Les souris sauvages ne présentent pas spontanément dans leur cortex d’agrégats protéiques caractéristiques de la maladie d’Alzheimer, tels que les plaques amyloïdes et/ou les dégénérescences neurofibrillaires, alors que ces agrégats sont retrouvés naturellement dans le cortex des primates. De plus, les fonctions cognitives et les comportements des rongeurs n’atteignent pas le même degré de sophistication que ceux des primates. Chez ces derniers, la croissance des aires corticales frontales et temporales, indispensables aux processus mnésiques et aux apprentissages, a permis un développement des fonctions cognitives hautement intégratives. Par ailleurs, des études transcriptomiques réalisées sur des échantillons de cerveaux d’individus âgés ont montré que les changements d’expression de gènes sont mieux conservés entre primates qu’entre primates et souris [29]. Cependant, l’utilisation des primates pose de nombreux problèmes éthiques, de coût, de longévité et de cohortes. Nous avons choisi d’étudier un autre modèle primate, Microcebus murinus, un petit primate lémurien originaire de Madagascar (Figure 3A), pour étudier le vieillissement cérébral et les maladies neurodégénératives qui lui sont associées (Figure 3B et 3C).

Une large palette d’études possibles : du génome au comportement
Le microcèbe murin, Microcebus murinus, a une espérance de vie de quatre à six ans en milieu naturel qui peut atteindre 10 voire 13 ans en captivité. Les animaux de plus de 5 ans ont de nombreuses similitudes avec les humains âgés [30]. Par exemple, environ 5 % des microcèbes présentent, principalement au niveau du cortex, des plaques amyloïdes denses (Figure 3C) [31], une atrophie corticale et une dilatation ventriculaire, visibles en IRM et plus importantes que celles qui sont observées au cours du vieillissement physiologique [32]. Les animaux porteurs de plaques amyloïdes sont appelés Alzheimer disease-like (Figure 3C) par opposition aux adultes normaux (Figure 3B).
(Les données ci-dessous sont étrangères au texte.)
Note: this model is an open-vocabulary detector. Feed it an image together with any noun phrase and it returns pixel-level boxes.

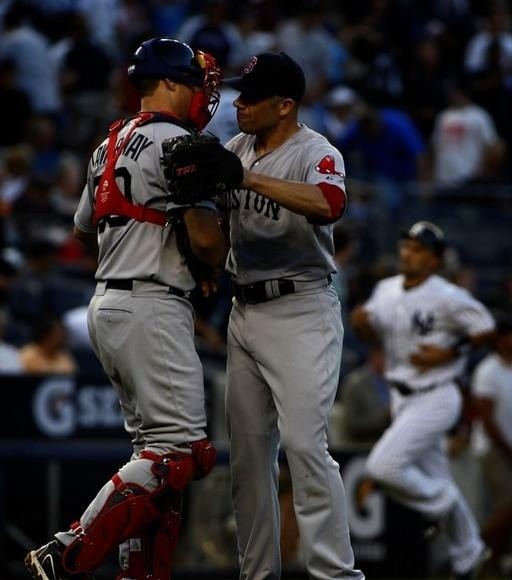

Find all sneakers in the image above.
[456,548,493,580]
[24,538,67,580]
[425,512,453,541]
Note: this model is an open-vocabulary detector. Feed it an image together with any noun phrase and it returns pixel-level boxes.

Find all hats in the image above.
[223,51,305,103]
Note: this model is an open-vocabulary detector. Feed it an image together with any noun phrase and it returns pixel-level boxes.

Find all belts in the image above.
[234,278,292,306]
[105,280,184,298]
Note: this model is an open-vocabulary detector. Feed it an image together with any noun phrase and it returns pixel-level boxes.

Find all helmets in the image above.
[400,220,448,256]
[130,38,221,136]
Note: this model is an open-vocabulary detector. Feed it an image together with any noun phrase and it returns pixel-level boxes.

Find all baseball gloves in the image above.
[162,134,242,205]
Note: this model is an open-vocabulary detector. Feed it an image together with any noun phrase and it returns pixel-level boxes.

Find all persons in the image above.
[0,0,512,375]
[444,318,512,562]
[23,37,227,580]
[164,50,362,580]
[349,219,494,580]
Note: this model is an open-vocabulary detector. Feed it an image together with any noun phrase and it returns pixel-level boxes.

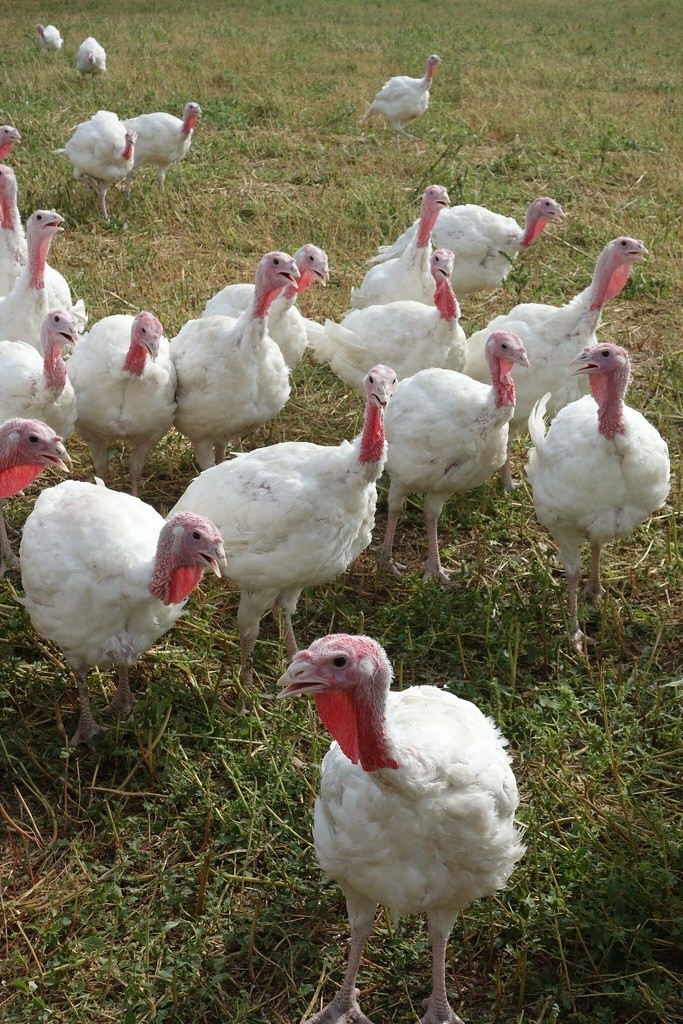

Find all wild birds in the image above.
[0,124,682,758]
[49,100,203,225]
[36,24,64,60]
[276,631,530,1024]
[77,36,107,82]
[358,52,442,146]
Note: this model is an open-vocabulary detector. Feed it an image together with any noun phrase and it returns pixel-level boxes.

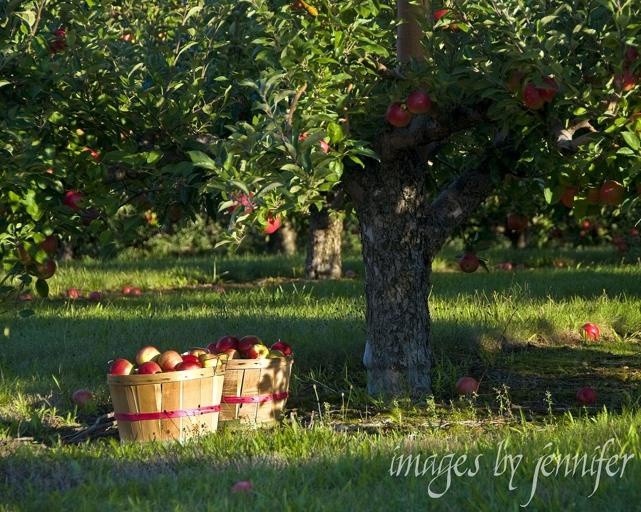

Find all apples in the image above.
[576,385,596,404]
[73,390,92,408]
[107,335,294,375]
[232,480,250,492]
[18,10,640,301]
[454,376,478,396]
[580,323,600,341]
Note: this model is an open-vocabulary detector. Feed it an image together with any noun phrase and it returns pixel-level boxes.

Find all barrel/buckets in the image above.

Au niveau comportemental, bien que curieux, les microcèbes sont très émotifs et facilement stressés. C’est pour cela que, depuis plusieurs années, l’évaluation de leurs capacités mnésiques reste difficile et que les tests ont dû être adaptés à leur personnalité [33]. Cependant, les différents aspects de la mémoire, mémoire de travail, mémoire spatiale ou encore mémoire à long à terme, peuvent être évalués. Microcebus murinus a un odorat très sensible que nous utilisons pour tester ses capacités mnésiques. Nous avons montré, en utilisant cette modalité olfactive via des approches de type go/no go, que des femelles très âgées (13 ans) pouvaient conserver des capacités cognitives intactes, suggérant que l’âge n’est pas systématiquement associé à des déficits cognitifs [34]. Par une approche transcriptomique (puces Affymetrix HG 133plus2), nous avons comparé les transcrits du cortex temporal droit de microcèbes âgés sains avec ceux de sujets jeunes adultes et de sujets ayant une maladie Alzheimer-like [35]. Les profils d’expression génique observés sont spécifiques de l’âge ou de la pathologie des animaux (Figure 4). Parmi les gènes dont l’expression est modifiée, 47 discriminent de façon très efficace le vieillissement de la pathologie neurodégénérative. Ces gènes sont impliqués dans la plasticité synaptique, la synthèse des protéines et dans des mécanismes de régulation de la transcription. Ces résultats suggèrent qu’au cours du vieillissement physiologique, la surexpression des gènes impliqués dans la synthèse protéique pourrait participer à des processus de compensation, alors que celle-ci serait abolie chez les animaux ayant une pathologie Alzheimer-like.

En conclusion, ce petit lémurien est un modèle très pertinent, non seulement pour décrypter les mécanismes moléculaires impliqués dans le vieillissement cérébral et les maladies neurodégénératives associées, mais aussi pour analyser ses comportements cognitifs et sociaux, qui se rapprochent beaucoup plus de ceux de l’homme que de ceux des rongeurs habituellement utilisés.

Dans le futur, une meilleure compréhension des mécanismes concourant à minimiser les effets du vieillissement, passera nécessairement par un effort d’intégration des nombreuses données issues de la diversité de ces organismes modèles.

Conflit d’intérêts

Les auteurs déclarent n’avoir aucun conflit d’intérêts concernant les données publiées dans cet article.

 
Footnotes
1 Le rocher forme l’os temporal avec l’écaille et l’os tympanal.